Seldon provides a native kafka integration from version 1.2. when you specify serverType: kafka in your SeldonDeployment.

When serverType: kafka is specified you need to also specify environment variables in svcOrchSpec for KAFKA_BROKER, KAFKA_INPUT_TOPIC, KAFKA_OUTPUT_TOPIC. An example is shown below for a Tensorflow CIFAR10 model:

apiVersion: machinelearning.seldon.io/v1
kind: SeldonDeployment
metadata:
  name: tfserving-cifar10
spec:
  protocol: tensorflow
  transport: rest
  serverType: kafka
  predictors:
  - componentSpecs:
    - spec:
        containers:
        - args:
          - --port=8500
          - --rest_api_port=8501
          - --model_name=resnet32
          - --model_base_path=gs://seldon-models/tfserving/cifar10/resnet32
          - --enable_batching
          image: tensorflow/serving
          name: resnet32
          ports:
          - containerPort: 8501
            name: http
    svcOrchSpec:
      env:
      - name: KAFKA_BROKER
        value: 10.12.10.16:9094
      - name: KAFKA_INPUT_TOPIC
        value: cifar10-rest-input
      - name: KAFKA_OUTPUT_TOPIC
        value: cifar10-rest-output
    graph:
      name: resnet32
      type: MODEL
      endpoint:
        service_port: 8501
    name: model
    replicas: 1

The above creates a REST tensorflow deployment using the tensorflow protocol and connects to input and output topics.

Details

For the SeldonDeployment:

  1. Start with any Seldon inference graph

  2. Set spec.serverType to kafka

  3. Add a spec.predictor[].svcOrchSpec.env with settings for KAFKA_BROKER, KAFKA_INPUT_TOPIC, KAFKA_OUTPUT_TOPIC.
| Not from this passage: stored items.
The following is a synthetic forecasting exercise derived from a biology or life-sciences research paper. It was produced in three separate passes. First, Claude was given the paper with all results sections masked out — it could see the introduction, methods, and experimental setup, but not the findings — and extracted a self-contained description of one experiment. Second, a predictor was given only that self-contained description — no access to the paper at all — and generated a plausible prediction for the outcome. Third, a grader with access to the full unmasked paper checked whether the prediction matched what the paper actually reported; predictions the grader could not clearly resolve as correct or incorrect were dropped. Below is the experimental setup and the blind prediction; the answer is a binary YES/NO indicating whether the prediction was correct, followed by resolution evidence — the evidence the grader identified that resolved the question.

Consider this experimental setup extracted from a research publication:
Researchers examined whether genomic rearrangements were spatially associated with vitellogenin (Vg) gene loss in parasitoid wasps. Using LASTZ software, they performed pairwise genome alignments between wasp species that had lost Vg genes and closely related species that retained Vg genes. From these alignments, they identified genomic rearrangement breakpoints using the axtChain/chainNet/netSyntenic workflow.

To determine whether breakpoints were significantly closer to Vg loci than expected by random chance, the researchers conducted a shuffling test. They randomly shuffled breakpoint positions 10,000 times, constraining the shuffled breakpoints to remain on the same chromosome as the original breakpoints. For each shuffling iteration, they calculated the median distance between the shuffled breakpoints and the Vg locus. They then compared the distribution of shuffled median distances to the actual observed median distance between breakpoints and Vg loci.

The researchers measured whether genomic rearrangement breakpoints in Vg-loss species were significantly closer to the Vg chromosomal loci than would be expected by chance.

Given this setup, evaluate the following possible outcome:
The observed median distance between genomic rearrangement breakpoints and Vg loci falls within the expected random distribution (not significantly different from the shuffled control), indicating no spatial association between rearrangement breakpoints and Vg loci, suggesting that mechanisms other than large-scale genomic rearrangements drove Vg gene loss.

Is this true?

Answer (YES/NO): NO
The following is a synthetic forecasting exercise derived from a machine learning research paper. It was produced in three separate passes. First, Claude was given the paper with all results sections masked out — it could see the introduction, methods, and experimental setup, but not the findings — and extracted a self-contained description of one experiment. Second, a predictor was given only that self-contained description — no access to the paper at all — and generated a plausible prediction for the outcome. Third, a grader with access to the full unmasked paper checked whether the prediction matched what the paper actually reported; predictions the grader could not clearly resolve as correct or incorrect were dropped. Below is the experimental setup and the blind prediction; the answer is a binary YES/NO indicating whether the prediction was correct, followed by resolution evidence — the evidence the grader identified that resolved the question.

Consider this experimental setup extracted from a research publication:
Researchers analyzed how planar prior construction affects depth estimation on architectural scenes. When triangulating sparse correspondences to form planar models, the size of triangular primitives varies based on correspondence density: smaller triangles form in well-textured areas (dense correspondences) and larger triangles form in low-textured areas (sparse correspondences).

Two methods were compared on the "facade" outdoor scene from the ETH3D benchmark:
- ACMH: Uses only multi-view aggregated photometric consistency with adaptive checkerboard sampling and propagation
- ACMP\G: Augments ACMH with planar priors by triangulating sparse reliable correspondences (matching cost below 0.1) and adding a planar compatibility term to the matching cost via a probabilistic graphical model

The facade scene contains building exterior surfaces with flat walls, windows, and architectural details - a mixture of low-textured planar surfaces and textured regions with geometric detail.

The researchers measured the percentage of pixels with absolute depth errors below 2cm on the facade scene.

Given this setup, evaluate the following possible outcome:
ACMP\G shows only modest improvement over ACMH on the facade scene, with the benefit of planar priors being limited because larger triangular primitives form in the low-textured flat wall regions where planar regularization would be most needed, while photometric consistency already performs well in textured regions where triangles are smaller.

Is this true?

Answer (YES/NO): YES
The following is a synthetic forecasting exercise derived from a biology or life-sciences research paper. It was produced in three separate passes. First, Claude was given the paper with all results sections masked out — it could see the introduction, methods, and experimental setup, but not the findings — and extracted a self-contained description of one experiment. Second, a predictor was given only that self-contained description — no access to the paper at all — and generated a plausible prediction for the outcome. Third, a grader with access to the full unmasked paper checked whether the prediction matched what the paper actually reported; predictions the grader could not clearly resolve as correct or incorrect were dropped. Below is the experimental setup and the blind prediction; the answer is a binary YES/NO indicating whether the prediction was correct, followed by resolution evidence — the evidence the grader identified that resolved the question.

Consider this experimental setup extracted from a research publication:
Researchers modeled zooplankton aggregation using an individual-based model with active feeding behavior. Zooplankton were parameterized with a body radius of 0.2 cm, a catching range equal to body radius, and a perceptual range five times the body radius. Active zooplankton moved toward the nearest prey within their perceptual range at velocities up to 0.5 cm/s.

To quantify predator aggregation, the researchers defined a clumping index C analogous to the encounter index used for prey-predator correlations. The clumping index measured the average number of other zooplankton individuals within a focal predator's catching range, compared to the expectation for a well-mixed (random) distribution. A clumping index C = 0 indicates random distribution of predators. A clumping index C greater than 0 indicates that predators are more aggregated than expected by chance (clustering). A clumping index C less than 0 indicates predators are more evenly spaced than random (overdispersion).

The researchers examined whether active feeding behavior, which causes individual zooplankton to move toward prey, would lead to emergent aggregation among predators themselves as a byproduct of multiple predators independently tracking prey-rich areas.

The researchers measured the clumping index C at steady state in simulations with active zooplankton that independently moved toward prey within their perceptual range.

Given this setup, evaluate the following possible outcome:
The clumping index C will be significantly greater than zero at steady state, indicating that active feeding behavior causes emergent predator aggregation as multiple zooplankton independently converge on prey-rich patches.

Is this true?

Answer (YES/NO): YES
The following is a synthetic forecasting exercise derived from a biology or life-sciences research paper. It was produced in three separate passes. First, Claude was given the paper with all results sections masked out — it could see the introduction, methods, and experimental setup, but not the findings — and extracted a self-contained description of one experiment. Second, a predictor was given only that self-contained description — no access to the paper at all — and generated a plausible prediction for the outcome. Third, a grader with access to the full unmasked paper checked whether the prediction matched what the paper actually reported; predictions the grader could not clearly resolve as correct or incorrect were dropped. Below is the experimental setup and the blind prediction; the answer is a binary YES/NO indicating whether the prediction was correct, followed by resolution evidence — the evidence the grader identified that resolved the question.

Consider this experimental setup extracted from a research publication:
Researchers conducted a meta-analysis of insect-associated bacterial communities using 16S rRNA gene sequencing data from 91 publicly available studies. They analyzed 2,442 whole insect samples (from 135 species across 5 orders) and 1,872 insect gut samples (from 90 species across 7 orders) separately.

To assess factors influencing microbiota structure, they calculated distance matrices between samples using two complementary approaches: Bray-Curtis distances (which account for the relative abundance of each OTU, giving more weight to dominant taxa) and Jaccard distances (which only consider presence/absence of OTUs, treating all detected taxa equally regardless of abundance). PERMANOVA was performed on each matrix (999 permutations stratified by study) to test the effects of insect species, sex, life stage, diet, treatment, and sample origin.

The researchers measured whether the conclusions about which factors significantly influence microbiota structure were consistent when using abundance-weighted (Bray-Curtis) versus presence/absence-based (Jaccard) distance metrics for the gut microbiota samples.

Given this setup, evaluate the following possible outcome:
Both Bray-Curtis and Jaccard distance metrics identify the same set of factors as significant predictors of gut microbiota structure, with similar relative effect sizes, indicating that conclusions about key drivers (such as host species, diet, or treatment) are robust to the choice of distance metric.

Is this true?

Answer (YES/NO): YES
For the input kafka topic:

Create requests streams for the input prediction of your specified protocol and transport.

  • For REST: the JSON representation of a predict request in the given protocol.

  • For gRPC: the protobuffer binary serialization of the request for the given protocol. You should also add a metadata field called proto-name with the package name of the protobuffer so it can be decoded, for example tensorflow.serving.PredictRequest. We can only support proto buffers for native grpc protocols supported by Seldon.